“Es, por tanto, una de las necesidades de nuestro tiempo vigilar y trabajar con todo esfuerzo para que el cinematógrafo no siga siendo escuela de corrupción, sino que se transforme en un precioso instrumento de educación y de elevación de la humanidad”

S.S. Pío XI



“Que el cine sea ordenado a la gloria de Dios y a la salvación de las almas, y sirva eficazmente para la extensión del Reino de Cristo sobre la Tierra”.

S. S. Pío XII

domingo, 10 de mayo de 2009

CRITICA



A HOLE IN THE HEAD
Director: Frank Capra - 1959


GRANDES ESPERANZAS


Para Capra hay tres posibilidades: ser un tiro al aire; que el tiro nos salga por la culata; o que nos den un tiro. El primero es el personaje de Sinatra; el segundo su hermano,Edward G. Robinson; el tercero, el amigo ricachón del primero. La única posibilidad de superar esas trampas es llegar a conocerse a sí mismo, dolorosamente, en su pequeñez, su nada, y entonces poder reconstituir el lazo más importante: la familia. Como siempre, el amor se ve en peligro por la omnipotencia del dinero.

Tony Manetta (Frank Sinatra) tiene lo que a su hermano Mario (Robinson) le falta; él lo dice: “imaginación”, amor por su hijo, deseos de vivir. Pero le falta lo que al otro: “sentar cabeza”, lo cual, podemos ver, Mario se lo debe a su esposa Sophie (la gran Thelma Ritter). El primero tiene un hijo de 11 años, pero adulto; el segundo un hijo mayor, pero imbécil. El amor, aunque descentrado, da mejores frutos que el próspero negocio.

Tony se ve tironeado por una amante tilinga y por el “amigo” ricachón; ambos lo abandonarán, no sin mostrarle su desprecio. La mujer estúpida –y por lo tanto egoísta- toca el bongó; la digna viuda que conoce (la siempre hermosa y solitaria Eleanor Parker) cocina y quiere al chico. La cuñada llora y el hermano gruñe. El más equilibrado es el chico, la mirada con quien Capra más se identifica. Sinatra es un anti-héroe no demasiado acertado, con cuatro mujeres en su vida: su esposa fallecida, según él dulce y “muy religiosa. Ojalá yo lo fuera”; la noviecita frívola que lo tienta al mal camino (véase su relación con el mar, todo un símbolo); la cuñada, caritativa, gracias a la cual la historia se desarrolla; y la viuda, a quien Sinatra pregunta si es religiosa, y un “creo que sí” que es mejor que no. Se verá que es decente.

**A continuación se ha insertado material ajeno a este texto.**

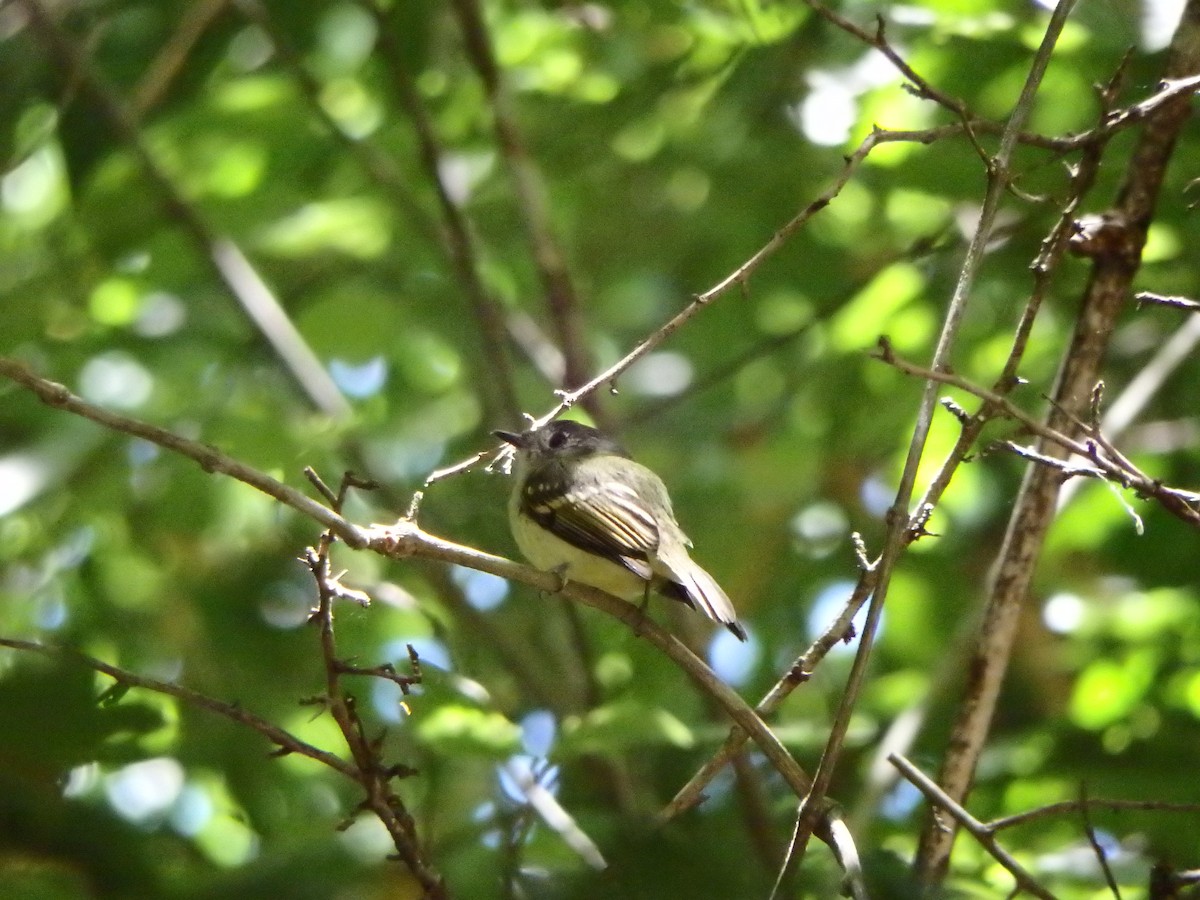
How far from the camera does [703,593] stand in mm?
3650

El Padre Castellani destacaba una vez una novela de Galsworthy con este esquema: “Son dos hermanos: uno es un juez puritano y respetabilísimo que persigue con sermones y apremios al otro, que es un artista vago y pobretón que está amancebado con una pobre mujer. ¿Quién le dice a Ud. que al cabo de mil vueltas, el “primero”, es decir, el santo de palo, termina matando y robando; y el “último”, es decir, el pecador, hace una caridad suprema con la otra desdichada. Claro es que esto es imaginado por un novelista; pero también sucede. “El que de vosotros esté sin pecado, que le tire la primera piedra...A ésta mucho le fue perdonado porque amó mucho.”” (Domingueras prédicas II, pág. 27). Esta condena del puritanismo la muestra Capra con su acostumbrada caridad para con los caídos; probablemente más logrado en este film que en aquellos donde transitaba el mundo de la politiquería, donde no llegaba a condenar el oprobioso sistema liberal.

Capra resuelve magistralmente la caída de Sinatra, descubriéndose a sí mismo: se confiesa de espaldas a cámara, porque el que se transforma entonces es su hermano (Robinson es más apto para tal menester), hasta entonces severo en su condena –una docena de veces lo llamará “vago”- pero ahora vuelto piadoso. Luego, afuera, Sinatra como un chico se sumerge en sus brazos, en la escena más emotiva de la película.

Inteligente el comienzo, que aparenta un film ligerito, con ese delfín que salta, pero Capra sigue subiendo y a pesar del tono "light", logra construir un drama. Extraordinaria la escena de Robinson con los cubitos agujereados en el medio, protestando con sentido común y con una única forma de ver entonces las cosas: “¡Por qué no dejan las cosas en paz!”.

En definitiva, estamos ante una modesta comedia dramática, sana y alegre, que invita a confiar siempre en la Providencia, ya que, finalmente, comprendemos que Dios no siempre nos da lo que le pedimos, sino lo que nos conviene, que resulta mejor que lo que buscábamos.